After a busy weekend, I woke up startlingly early on Monday morning. I tentatively opened one eye and was thrilled that my digital clock read 06:50 - another hour of snoozing before I needed to sit upright. A short doze later, I reawoke feeling strangely refreshed and knew something was amiss. I opened my eyes, and saw that my clock now read 08:29. My alarm had decided that it was going to sleep in, and didn't go off. And I don't know how I did it, but I made it into the office by 09:03, 34 minutes from bed to desk, unshowered and with bed remaining unmade, but teeth brushed, clothes donned, make-up applied, hair tidied and choir folder remembered. I briefly felt like a B-grade superhero.
Friday night I went to see L'Elisir d'amore at Covent Garden with Arabee. I'd never seen a comic opera before, and I really enjoyed it from our £8 standing tickets. I don't know if it was due to the opera being less well-known or the credit crunch, but there were large swathes of empty red velvet in the stalls and lower circles, and the boxes were almost all empty. All the cheap seats were rammed, however, so I think it says more about the financial climate than the popularity of Donizetti. We had a good ol' natter in the interval and over wine in a pub beforehand, and all in all it was a delicious evening. Saturday was down to Tooting with Em for bargain threading (Feroza is ditched) and then dinner with Kate at the delicious and very funky Village East in Bermondsey - will definitely be returning - and finally on to Shunt. It pains me to admit it, and apologies to anyone to whom I've lied and said I've been there loads, but this is the first time I've gone to this self-consciously cool underground lair beneath London Bridge train station. I've intended to visit for years, but this was the first time that good intentions and willing third parties combined simultaneously, and Kate and I set off for the gloom of the arches with excitement. It was every bit as random and cool as I'd hoped, although the clientele was definitely in their mid-twenties, on average, and it was a little unexpected to find that the guys we'd been chatting to were still at university and aged 23. I don't know if they were unusually mature, or if the loud music meant I couldn't hear how idiotic they really were. Still, it was a brilliant night, involving white wine, fancy dress, throwing plastic balls at the head of ska band guitarists and pretending to be usherettes in a screenless cinema.

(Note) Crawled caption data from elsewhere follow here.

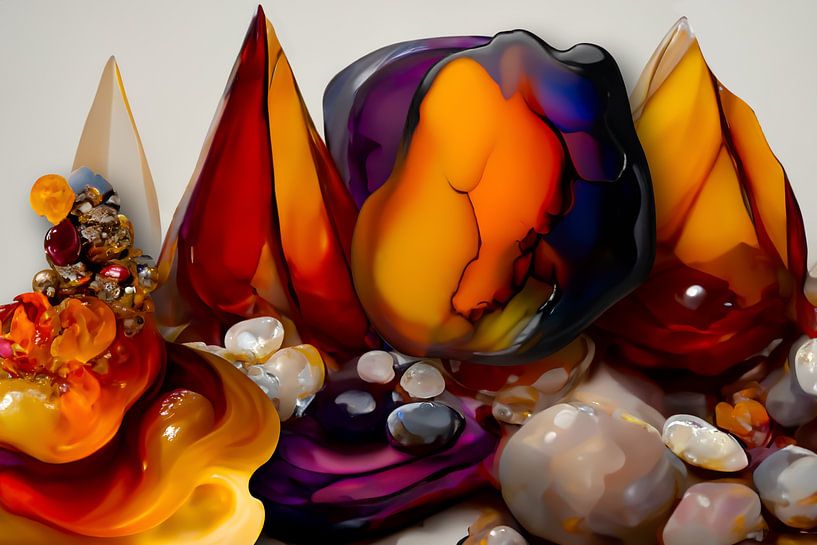 Modern art 107-24 by Andreas Wemmje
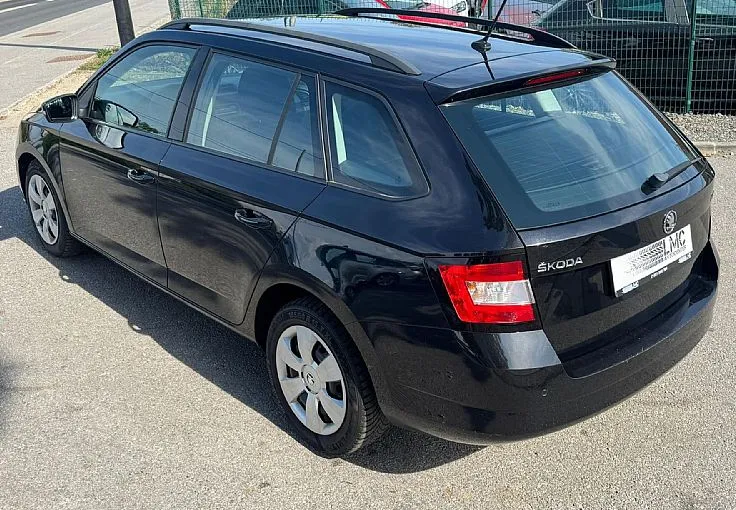 Zunanja slika - Škoda Fabia - Combi 1.2 TSI 90ks °PARK SENZORJI° KLIMA EL PAKET - 6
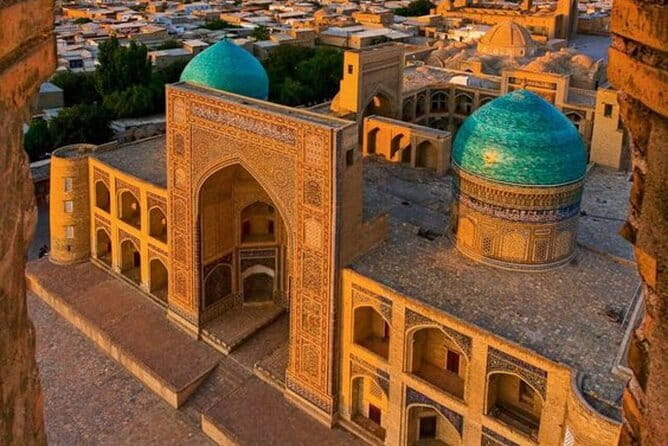 Bukhara: Private Guided Walking Tour with Hotel Pickup - The Ark Fortress and the city’s political center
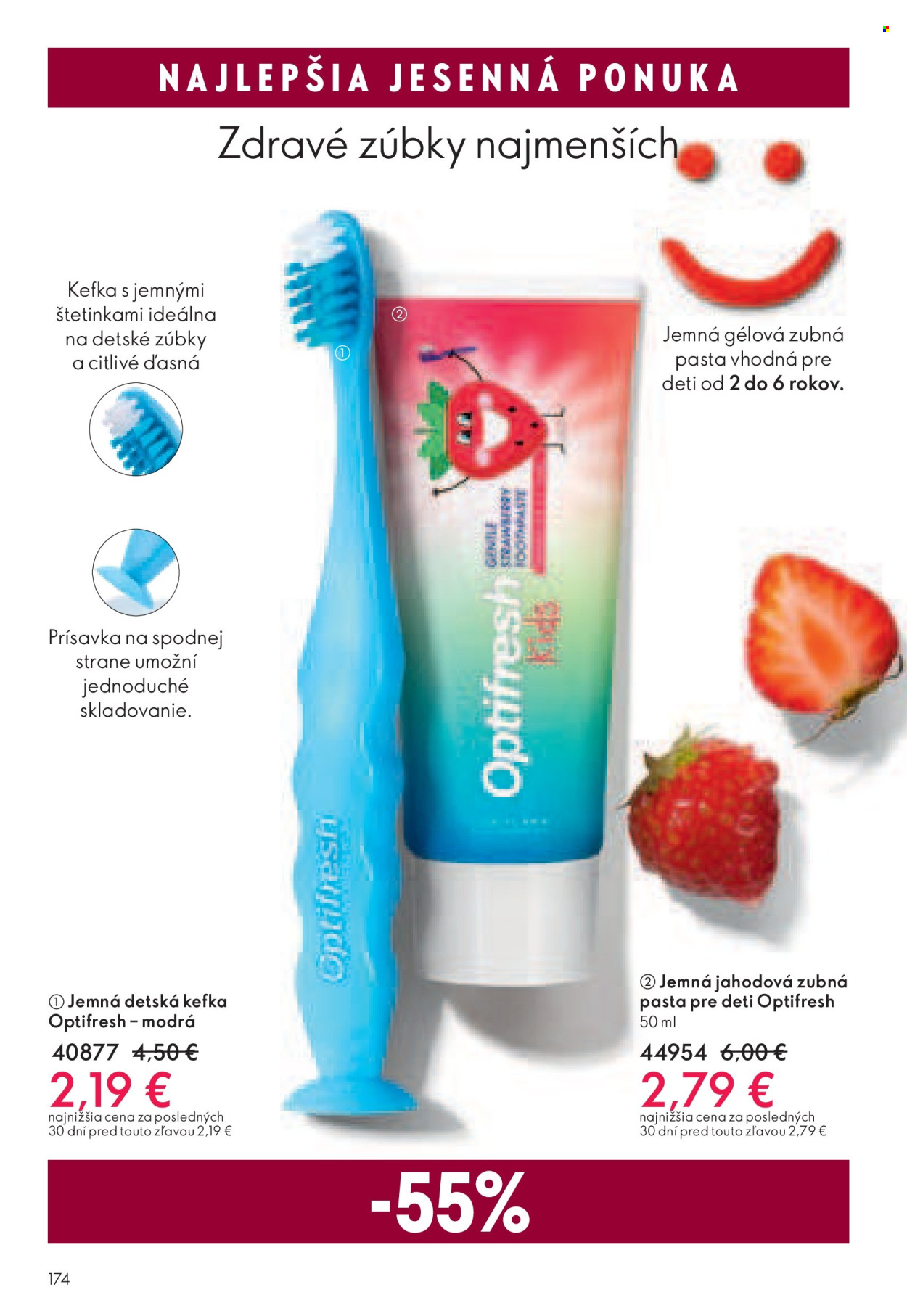 Leták Oriflame - 10.9.2024 - 30.9.2024. Strana 174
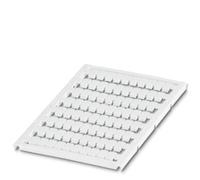 Repère pour blocs de jonction Contenu: 10 pc(s) Phoenix Contact UC2F-TM 6 0822194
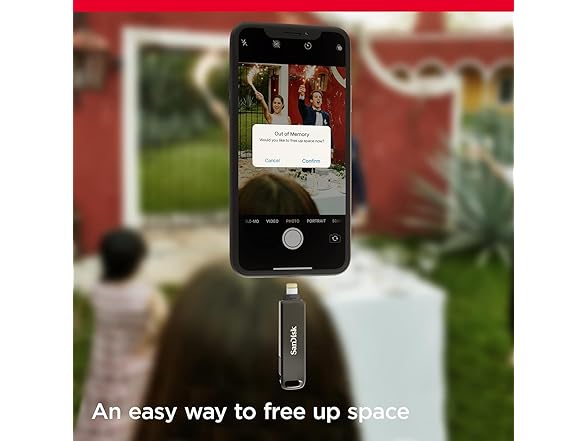 SanDisk iXpand Luxe 64GB Flash Drive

Since then I've spent time with two members of my extended US relations, had a day at work, gone to the gym, bought some scales in Boots, gone to choir, been reluctantly gobsmacked by Tim's impromptu magic display at the pub afterwards, woken up on time this morning, weighed myself, and enjoyed another half day at work. The scales and the weighing are on account of my decision, post last Friday, to try Weight Watchers for a few weeks. And the past 36 hours since I began, under Laura's beady eye, to count calories and calculate point allowances, have been shocking. My quantities weren't too bad, I knew that - but it appears that my main dietary treats, including smoked mackerel, halloumi and Pret's yoghurt with berries and granola, healthy though they sometimes are, are also so high in points that it is a miracle I haven't been recruited by Sumo UK for their summer extravaganza. One medium mackerel fillet, a staple part of my lunchtime diet, counts as 10 points, the same as a Big Mac. I am allowed 21 points in an entire day. A 40g block of halloumi, the size of a small matchbox, is 3.5 points, which sounds OK, until you realise that the average halloumi salad probably contains around 150-200g of grilled cheese. Oh. That may explain why I haven't lost quite so much weight as I expected in the past six weeks since I went on my pre-holiday diet.
Don't get me wrong. I am not crying into my Ryvita, feeling like a social outcast. I am generally a happy lass, and I do believe that I'm attractive and healthy as I am. But there's no denying that I'd like to shift a wee bit of weight before I have to prance about in my bikini in just under three weeks - so this seems like a fun thing to do between now and then. Call me odd, but so far, I'm enjoying it.
I went on this website last week to try and firm up my allegiances in advance of the European elections in June. On many issues I was confident that I had a fair bit of information in my filing cabinets, and I felt confident that I was clicking the right buttons. But on a few topics, namely EU integration and immigration, I felt pathetically ill-informed. I know what my gut tells me about these topics, but if there's anything my three weeks of politics course have taught me, it's that your instinct is all well and good, but if you aren't able to see or explain how these proposals can be practically implemented, then you're just a fantasist, which is nice for you and fun escapism, but really doesn't help the situation much. I'm now waiting for this book to arrive from Amazon; I saw the author speak a year or two ago and he was impressive and really quite fanciable. For some insane reason, due in part to the fact that I was feeling a bit needy having had a sweetly romantic but unsaucy dream about some total stranger on Sunday night, I ended up stalking him online yesterday and sent him an email asking him out for a drink. This morning, I received his reply saying that he was in New Zealand, which, as far as excuses go, is pretty solid. I almost imploded with cringe, deleted the email and have resolved to think no more on't.